L'état se doit de réagir, mais d'une seule manière: en rappelant que les lois de la république ne peuvent ni être mises en doute, ni manipulées au bénéfice de quiconque. La France doit agir avec la fermeté et la dignité nécessaires pour lutter contre l'intolérance, le racisme, mais également contre la violence et le terrorisme. Il ne s'agira pas de créer un état policier sous prétexte de protéger les biens et les personnes, mais avant tout de remettre en avant que des lois existent, que celles-ci sont là pour protéger chaque citoyen, et qu'il sera tout mis en œuvre pour ne pas céder sur ces fondamentaux.
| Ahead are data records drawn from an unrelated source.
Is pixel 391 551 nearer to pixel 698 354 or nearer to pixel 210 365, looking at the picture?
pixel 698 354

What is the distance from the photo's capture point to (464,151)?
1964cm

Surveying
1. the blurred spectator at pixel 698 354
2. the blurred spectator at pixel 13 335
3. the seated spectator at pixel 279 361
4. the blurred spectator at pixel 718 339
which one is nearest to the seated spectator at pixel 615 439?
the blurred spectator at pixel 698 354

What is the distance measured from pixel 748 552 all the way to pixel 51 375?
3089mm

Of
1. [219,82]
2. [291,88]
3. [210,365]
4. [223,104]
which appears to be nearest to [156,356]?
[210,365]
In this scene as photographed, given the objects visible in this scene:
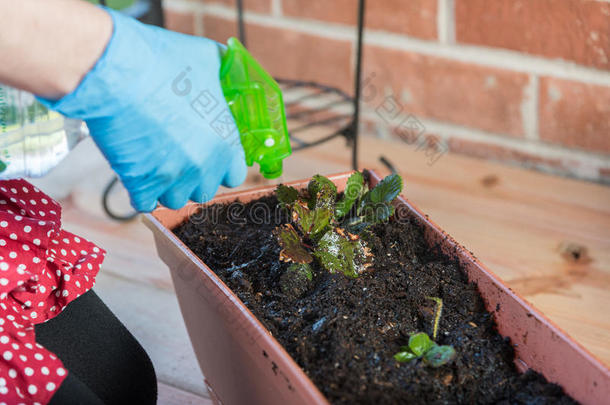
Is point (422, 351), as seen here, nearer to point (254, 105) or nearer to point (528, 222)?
point (254, 105)

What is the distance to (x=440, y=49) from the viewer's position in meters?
1.37

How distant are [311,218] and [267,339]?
0.59 feet

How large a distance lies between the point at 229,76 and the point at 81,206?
696 millimetres

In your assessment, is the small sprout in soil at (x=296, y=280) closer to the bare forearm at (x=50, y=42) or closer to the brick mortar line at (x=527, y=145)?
the bare forearm at (x=50, y=42)

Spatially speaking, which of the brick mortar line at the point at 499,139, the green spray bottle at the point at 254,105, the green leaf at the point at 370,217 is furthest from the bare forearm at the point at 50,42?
the brick mortar line at the point at 499,139

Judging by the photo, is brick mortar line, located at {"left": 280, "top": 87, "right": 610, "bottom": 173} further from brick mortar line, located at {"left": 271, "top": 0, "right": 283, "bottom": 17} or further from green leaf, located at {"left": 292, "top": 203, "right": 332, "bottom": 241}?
green leaf, located at {"left": 292, "top": 203, "right": 332, "bottom": 241}

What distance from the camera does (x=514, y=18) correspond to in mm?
1258

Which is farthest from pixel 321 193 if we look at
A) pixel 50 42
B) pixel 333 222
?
pixel 50 42

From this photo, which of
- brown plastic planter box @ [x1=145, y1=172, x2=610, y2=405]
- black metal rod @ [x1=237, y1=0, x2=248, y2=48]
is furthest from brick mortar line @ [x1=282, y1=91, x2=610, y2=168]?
brown plastic planter box @ [x1=145, y1=172, x2=610, y2=405]

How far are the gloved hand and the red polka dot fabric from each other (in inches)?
4.4

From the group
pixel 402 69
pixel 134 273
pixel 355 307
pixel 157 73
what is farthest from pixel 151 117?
pixel 402 69

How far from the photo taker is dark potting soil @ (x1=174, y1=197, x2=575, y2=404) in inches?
22.9

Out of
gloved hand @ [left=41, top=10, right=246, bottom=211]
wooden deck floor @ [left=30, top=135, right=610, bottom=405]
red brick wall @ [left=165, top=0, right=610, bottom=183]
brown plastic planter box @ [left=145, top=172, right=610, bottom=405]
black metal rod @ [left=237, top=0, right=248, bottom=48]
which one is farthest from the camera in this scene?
black metal rod @ [left=237, top=0, right=248, bottom=48]

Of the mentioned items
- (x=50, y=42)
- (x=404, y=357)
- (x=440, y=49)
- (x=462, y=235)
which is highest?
(x=50, y=42)
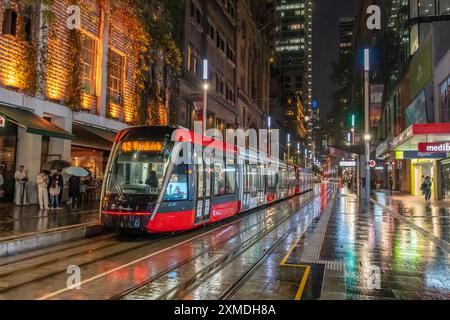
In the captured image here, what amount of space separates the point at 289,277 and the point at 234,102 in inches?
1738

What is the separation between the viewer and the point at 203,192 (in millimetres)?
14242

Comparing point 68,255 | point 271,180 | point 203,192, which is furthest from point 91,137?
point 68,255

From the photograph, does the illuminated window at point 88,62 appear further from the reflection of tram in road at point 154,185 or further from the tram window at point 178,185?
the tram window at point 178,185

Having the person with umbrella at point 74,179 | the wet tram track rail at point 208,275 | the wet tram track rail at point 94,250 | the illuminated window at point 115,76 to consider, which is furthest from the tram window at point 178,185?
the illuminated window at point 115,76

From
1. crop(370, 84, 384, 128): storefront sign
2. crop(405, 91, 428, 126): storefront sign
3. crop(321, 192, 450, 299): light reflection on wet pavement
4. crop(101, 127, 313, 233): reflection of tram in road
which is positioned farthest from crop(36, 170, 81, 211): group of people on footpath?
crop(370, 84, 384, 128): storefront sign

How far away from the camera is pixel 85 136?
2325cm

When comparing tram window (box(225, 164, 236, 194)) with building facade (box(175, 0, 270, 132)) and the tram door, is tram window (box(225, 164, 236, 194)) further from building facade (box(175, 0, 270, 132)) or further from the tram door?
building facade (box(175, 0, 270, 132))

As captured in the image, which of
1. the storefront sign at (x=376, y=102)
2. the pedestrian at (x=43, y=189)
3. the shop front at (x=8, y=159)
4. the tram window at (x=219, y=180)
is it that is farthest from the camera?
the storefront sign at (x=376, y=102)

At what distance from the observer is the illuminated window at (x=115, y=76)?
24891mm

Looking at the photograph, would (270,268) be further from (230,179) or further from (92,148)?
(92,148)

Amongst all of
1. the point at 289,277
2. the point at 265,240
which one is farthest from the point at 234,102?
the point at 289,277

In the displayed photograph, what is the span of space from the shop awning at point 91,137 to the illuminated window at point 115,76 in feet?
8.04

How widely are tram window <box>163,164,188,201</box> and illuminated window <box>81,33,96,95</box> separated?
12.2m
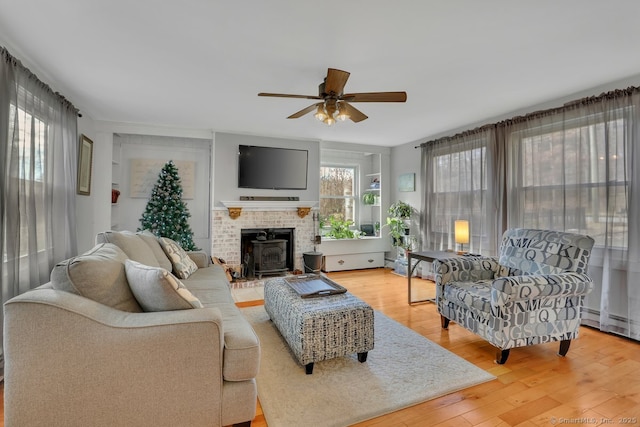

Enfin, je tiens à notifier à chaque personne pensant que la liberté d'expression permet de tout dire et tout faire que celle-ci est strictement encadrée, et est supposée protéger chacun de nous. Le racisme et la xénophobie n'ont pas être propagées sous le prétexte de droit d'exprimer une opinion. Charlie hebdo a été attaqué pour avoir osé critiquer, provoquer, voire même blessé et insulté. La seule voie acceptable était celle juridique, et j'aurais été fier de dire aux gens blessés moralement "vous avez choisi la voie légale, vous avez fait le bon choix". Ceux qui font le choix des armes ne se sont pas attaqués qu'au journal, ils se sont attaqués à toute une nation. Le pays a communié dans la tristesse, les réunions spontanées ont prouvé au monde entier que la France est un pays de tolérance, d'unité dans l'adversité, et force culturelle et morale. Oubliez les propos haineux de certains, oubliez celles et ceux qui ont tenu des discours comme "Ils l'ont cherché". Qu'ont-ils cherchés? A provoquer? A assumer un discours dérangeant? Je ne saurais cautionner ni les caricatures blessantes, ni l'usage de la force pour s'en venger. Un dessin ne tue pas, il vexe. Une balle de fusil, elle, ne porte aucune mention morale ou culturelle. Elle tue, point final.

2 commentaires:

Fauve a dit…

Une précision de taille s’impose. L’Empire Otoman n’est jamais parvenu en péninsule hibérique, en fait, lors de son expansion maximale (On peut se référer à la carte de Al-Andalus.

Sans rancune ;)

JeFaisPeurALaFoule a dit…

Merci pour cette précision, elle corrige quelque-chose dont j'étais convaincu à tort.

Je rectifierai donc l'article en conséquence, et je n'ai aucune raison d'être rancunier:)

Merci, et n'hésitez pas à me corriger si je dis une connerie.